Michelle made history as the first woman to call television play-by-play of an NCAA tournament game on CBS in 1996. Tafoya was honoured by The American Women in Radio and Television with a Gracie Award for “Outstanding Achievement by an Individual On-Air TV Personality” for her play-by-play calling of WNBA games on Lifetime Television in 1997.
She was a reporter for CBS Sports coverage of the NFL and college football – including the 1998 National Championship Orange Bowl – and was late-night co-host with Al Trautwig of the 1998 Nagano Olympics in Nagano. She also hosted CBS’ NCAA Tournament selection show, Goodwill Games, and the U.S Open Tennis Championships coverage. After five years with the network, she left CBS in 1999.
In January 2000, Michele joined ESPN and ABC Sports as a sideline reporter for ESPN Monday Night Football beginning in the 2006 NFL Season. From 2004 – 2005 she was the sideline reporter for ABC Sports’ Monday Night Football. She was a co-host for the Mike Tirico show on ESPN radio. She helped ABC in their coverage of Super Bowl XL in Detroit as a sideline reporter with Suzy Kolber. Tafoya has worked as a sideline reporter since 2006.
Michele was loaned to NBC Sports for the 2000 Sydney Olympics as a Reporter for Rhythmic Gymnastics and a play-by-play woman for softball.
Michele worked at NBA games on ABC and ESPN but resigned from her duties as head NBA sideline reporter on 21st October 2008. At the end of the 2010-2011 NFL Season, she left ESPN for NBC Sports.
On 20th April 2009, she was announced as the new evening drive-time talk radio host for WCCO-AM. The show began on June 1, 2009, and ended on January 27, 2012.
On 8th September 2016, she joined “The KQ Morning Show” on KQRS-FM as co-host with long-time KQ morning personality Tom Barnard
Tafoya joined NBC Sports on 4th May 2011 as the new sideline reporter for NBC Sunday Night Football, replacing Andrea Kremer and rejoining former co-worker and announcer Al Michaels.
Tafoya married Mark Vandersall, a financial adviser and a fan of Minnesota sports, in 2000. She is seven years older than her husband.
Tafoya and her husband welcomed their first child in 2005 and later adopted a daughter just over two years later.

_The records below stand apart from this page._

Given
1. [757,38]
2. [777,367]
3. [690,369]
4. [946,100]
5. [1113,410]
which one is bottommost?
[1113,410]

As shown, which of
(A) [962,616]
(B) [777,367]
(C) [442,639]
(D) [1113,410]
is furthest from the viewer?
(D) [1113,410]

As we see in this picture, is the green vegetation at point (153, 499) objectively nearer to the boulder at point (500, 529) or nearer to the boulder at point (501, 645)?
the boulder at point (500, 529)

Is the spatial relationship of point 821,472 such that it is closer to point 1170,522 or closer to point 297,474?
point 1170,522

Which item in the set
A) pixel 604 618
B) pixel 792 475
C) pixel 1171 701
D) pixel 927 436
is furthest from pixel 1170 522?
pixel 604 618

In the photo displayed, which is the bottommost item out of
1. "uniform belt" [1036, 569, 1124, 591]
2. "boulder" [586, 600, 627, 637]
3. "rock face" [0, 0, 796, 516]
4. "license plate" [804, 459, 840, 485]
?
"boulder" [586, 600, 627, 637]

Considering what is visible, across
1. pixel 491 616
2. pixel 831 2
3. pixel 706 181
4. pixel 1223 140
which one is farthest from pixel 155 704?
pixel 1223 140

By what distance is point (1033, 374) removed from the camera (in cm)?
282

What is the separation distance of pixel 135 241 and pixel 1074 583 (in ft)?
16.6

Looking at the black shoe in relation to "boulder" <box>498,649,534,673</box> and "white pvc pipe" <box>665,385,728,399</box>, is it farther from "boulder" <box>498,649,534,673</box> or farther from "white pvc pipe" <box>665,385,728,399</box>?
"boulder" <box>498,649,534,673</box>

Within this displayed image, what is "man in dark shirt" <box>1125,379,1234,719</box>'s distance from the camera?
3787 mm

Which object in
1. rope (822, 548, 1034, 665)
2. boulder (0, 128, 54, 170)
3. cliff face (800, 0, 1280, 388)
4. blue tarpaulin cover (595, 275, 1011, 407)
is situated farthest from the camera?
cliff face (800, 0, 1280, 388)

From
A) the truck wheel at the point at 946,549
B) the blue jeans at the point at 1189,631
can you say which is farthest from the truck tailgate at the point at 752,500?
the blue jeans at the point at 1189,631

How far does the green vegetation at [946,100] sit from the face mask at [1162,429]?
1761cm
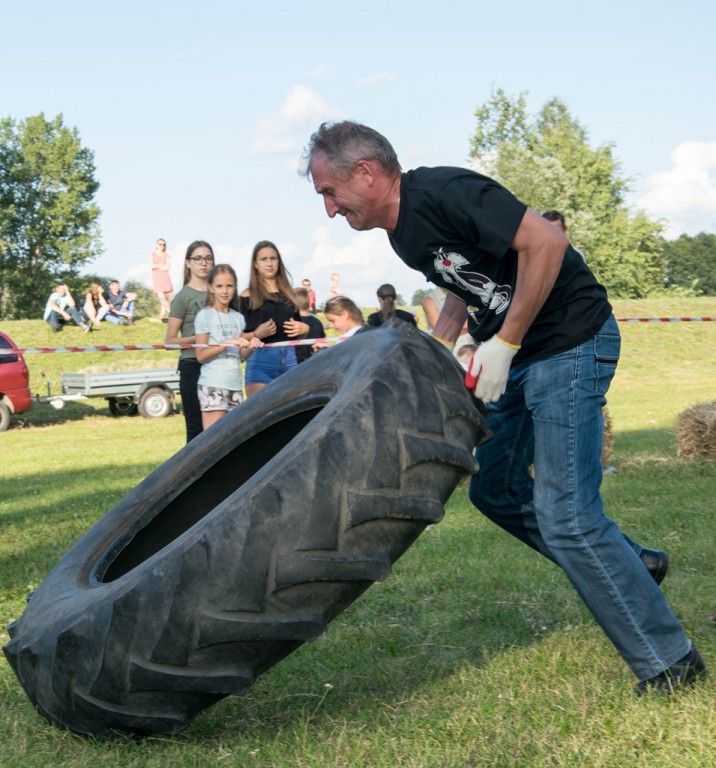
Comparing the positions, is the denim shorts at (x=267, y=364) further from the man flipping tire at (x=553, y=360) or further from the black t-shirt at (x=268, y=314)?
the man flipping tire at (x=553, y=360)

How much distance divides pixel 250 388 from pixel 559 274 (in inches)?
211

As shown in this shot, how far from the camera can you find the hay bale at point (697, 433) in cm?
922

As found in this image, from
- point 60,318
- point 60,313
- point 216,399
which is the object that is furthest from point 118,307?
point 216,399

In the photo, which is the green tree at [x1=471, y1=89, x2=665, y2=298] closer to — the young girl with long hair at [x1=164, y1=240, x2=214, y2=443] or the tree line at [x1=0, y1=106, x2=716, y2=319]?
the tree line at [x1=0, y1=106, x2=716, y2=319]

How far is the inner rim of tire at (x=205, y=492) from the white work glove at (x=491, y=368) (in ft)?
2.63

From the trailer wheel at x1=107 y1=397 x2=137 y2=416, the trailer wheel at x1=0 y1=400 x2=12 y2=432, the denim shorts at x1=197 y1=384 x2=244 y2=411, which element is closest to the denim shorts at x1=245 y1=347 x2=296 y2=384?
the denim shorts at x1=197 y1=384 x2=244 y2=411

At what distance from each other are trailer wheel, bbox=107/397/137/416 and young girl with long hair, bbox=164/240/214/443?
1203 centimetres

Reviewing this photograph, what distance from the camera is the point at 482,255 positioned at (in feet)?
10.4

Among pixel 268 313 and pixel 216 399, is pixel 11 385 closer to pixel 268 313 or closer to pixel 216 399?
pixel 268 313

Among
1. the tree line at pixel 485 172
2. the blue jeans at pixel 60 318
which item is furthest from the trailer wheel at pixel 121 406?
the tree line at pixel 485 172

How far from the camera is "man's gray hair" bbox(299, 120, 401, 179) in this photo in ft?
10.4

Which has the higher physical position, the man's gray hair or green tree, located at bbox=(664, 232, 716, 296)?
the man's gray hair

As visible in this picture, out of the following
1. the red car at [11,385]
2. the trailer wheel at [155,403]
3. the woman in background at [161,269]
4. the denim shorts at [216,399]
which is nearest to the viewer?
the denim shorts at [216,399]

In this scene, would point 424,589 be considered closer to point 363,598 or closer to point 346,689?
point 363,598
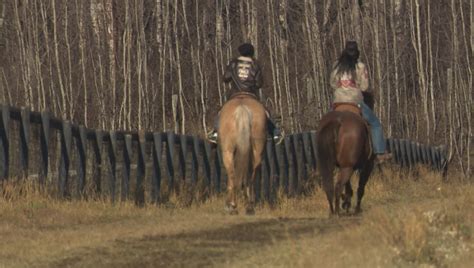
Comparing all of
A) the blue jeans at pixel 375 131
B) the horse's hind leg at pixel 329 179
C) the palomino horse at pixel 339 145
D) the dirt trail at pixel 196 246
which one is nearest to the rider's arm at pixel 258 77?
the palomino horse at pixel 339 145

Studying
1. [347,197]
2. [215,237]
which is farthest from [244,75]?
[215,237]

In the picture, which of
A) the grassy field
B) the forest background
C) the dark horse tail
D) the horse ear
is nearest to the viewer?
the grassy field

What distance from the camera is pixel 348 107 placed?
1752 cm

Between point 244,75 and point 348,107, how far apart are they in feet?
5.10

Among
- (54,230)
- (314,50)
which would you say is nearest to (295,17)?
(314,50)

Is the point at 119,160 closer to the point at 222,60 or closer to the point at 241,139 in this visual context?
the point at 241,139

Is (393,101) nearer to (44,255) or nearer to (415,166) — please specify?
(415,166)

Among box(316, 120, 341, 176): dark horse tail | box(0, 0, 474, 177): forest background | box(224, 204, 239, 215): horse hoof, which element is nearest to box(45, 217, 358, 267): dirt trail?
box(316, 120, 341, 176): dark horse tail

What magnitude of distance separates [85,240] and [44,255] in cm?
117

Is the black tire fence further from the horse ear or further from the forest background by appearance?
the forest background

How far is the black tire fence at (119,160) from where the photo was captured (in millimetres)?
17250

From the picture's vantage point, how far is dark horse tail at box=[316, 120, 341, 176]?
A: 16.7m

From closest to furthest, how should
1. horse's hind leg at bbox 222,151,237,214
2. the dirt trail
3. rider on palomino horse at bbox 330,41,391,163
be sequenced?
the dirt trail, horse's hind leg at bbox 222,151,237,214, rider on palomino horse at bbox 330,41,391,163

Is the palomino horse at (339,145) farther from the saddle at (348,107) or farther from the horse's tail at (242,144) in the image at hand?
the horse's tail at (242,144)
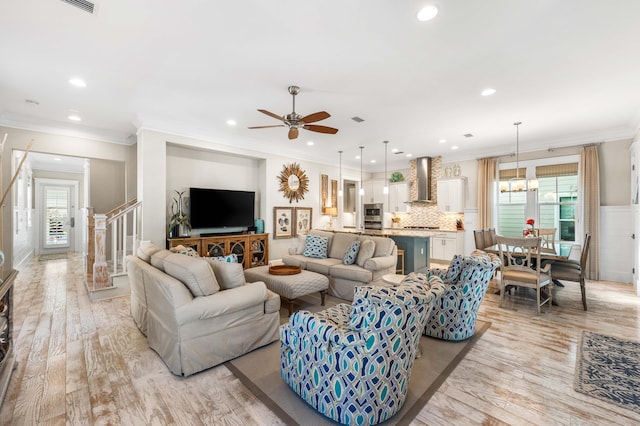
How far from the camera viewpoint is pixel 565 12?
7.07ft

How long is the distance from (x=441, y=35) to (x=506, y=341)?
10.1 feet

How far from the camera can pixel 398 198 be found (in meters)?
8.62

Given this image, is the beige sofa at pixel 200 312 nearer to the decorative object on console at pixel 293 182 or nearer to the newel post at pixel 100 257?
the newel post at pixel 100 257

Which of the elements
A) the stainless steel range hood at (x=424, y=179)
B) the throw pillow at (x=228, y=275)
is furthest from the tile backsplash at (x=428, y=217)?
the throw pillow at (x=228, y=275)

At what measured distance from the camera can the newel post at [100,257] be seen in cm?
419

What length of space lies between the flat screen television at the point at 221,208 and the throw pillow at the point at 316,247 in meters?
1.96

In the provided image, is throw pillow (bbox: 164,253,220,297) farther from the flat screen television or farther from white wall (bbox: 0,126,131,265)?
white wall (bbox: 0,126,131,265)

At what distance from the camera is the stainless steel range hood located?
25.4 ft

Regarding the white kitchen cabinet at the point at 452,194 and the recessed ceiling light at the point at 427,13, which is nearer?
the recessed ceiling light at the point at 427,13

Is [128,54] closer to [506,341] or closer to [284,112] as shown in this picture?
[284,112]

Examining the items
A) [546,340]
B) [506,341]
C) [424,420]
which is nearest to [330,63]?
[424,420]

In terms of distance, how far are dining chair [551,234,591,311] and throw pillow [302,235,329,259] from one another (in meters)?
3.42

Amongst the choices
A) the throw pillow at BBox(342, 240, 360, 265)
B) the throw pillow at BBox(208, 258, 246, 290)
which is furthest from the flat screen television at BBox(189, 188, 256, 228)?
the throw pillow at BBox(208, 258, 246, 290)

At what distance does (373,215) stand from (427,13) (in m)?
6.88
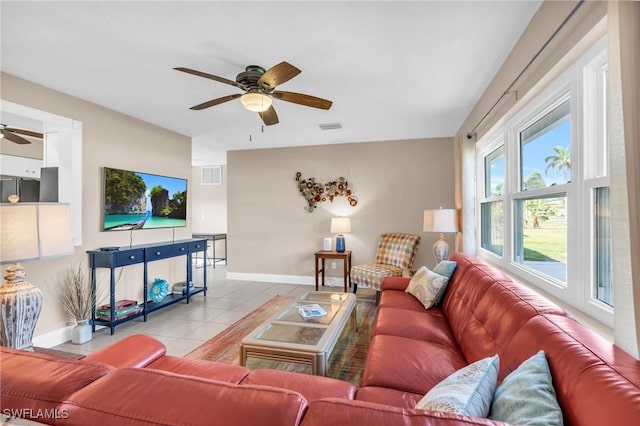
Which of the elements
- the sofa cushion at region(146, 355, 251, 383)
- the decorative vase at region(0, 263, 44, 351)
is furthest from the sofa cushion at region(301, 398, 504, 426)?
the decorative vase at region(0, 263, 44, 351)

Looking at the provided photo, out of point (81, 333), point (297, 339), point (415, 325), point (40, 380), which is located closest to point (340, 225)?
point (415, 325)

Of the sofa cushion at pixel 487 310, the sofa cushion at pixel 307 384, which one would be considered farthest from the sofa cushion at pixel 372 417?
the sofa cushion at pixel 487 310

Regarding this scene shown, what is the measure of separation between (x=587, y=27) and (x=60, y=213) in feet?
9.02

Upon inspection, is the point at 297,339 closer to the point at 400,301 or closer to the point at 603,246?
the point at 400,301

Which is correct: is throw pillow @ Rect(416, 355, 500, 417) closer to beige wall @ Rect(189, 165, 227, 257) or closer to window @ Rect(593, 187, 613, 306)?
window @ Rect(593, 187, 613, 306)

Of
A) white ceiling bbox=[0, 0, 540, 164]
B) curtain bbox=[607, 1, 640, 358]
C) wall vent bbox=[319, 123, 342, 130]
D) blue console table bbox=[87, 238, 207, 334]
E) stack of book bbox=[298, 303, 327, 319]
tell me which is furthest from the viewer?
wall vent bbox=[319, 123, 342, 130]

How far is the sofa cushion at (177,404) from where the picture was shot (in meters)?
0.62

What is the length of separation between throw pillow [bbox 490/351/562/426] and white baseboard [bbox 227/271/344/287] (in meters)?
4.25

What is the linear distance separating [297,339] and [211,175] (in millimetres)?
6330

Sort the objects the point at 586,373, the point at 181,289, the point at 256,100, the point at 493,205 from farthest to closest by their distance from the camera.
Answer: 1. the point at 181,289
2. the point at 493,205
3. the point at 256,100
4. the point at 586,373

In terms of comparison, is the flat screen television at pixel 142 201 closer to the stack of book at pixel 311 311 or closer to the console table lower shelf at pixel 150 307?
the console table lower shelf at pixel 150 307

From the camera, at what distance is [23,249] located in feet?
4.67

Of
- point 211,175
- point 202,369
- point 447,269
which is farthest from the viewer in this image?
point 211,175

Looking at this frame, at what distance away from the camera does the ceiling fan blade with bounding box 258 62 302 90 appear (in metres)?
1.99
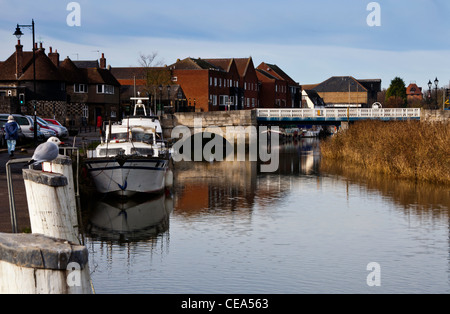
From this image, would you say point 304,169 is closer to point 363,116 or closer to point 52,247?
point 363,116

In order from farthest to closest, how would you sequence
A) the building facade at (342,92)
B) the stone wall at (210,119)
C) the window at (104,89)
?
the building facade at (342,92) → the window at (104,89) → the stone wall at (210,119)

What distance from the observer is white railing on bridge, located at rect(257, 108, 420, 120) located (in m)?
69.1

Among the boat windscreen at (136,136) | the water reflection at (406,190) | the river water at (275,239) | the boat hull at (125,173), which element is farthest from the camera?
the boat windscreen at (136,136)

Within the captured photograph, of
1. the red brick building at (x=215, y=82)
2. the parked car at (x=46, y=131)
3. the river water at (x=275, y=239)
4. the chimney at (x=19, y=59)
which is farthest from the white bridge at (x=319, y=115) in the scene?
the river water at (x=275, y=239)

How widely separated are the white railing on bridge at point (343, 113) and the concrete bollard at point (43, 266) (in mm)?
64915

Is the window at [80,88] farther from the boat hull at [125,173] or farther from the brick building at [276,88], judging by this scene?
the brick building at [276,88]

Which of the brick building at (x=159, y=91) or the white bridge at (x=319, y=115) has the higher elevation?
the brick building at (x=159, y=91)

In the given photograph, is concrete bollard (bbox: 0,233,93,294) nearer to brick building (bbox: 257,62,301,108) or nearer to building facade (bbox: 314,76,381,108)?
brick building (bbox: 257,62,301,108)

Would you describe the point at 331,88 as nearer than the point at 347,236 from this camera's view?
No

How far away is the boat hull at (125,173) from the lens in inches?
1046

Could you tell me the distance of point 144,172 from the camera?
27.3 meters

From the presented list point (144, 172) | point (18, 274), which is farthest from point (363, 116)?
point (18, 274)

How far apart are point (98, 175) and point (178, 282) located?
12314 millimetres

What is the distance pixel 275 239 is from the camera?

She suffered from a miscarriage and decided to do invitro, luckily, together with her husband, they got one good embryo which split and had identical twins, although they later died. They did a second round of invitro but got no good embryo. They started investigating donor eggs, but luckily enough, they got pregnant without the doctor’s egg, and she gave birth to their son Tyler.
Michele and her husband wanted more kids, and since they didn’t want to undergo what they had to get their biological son, they decided to adopt.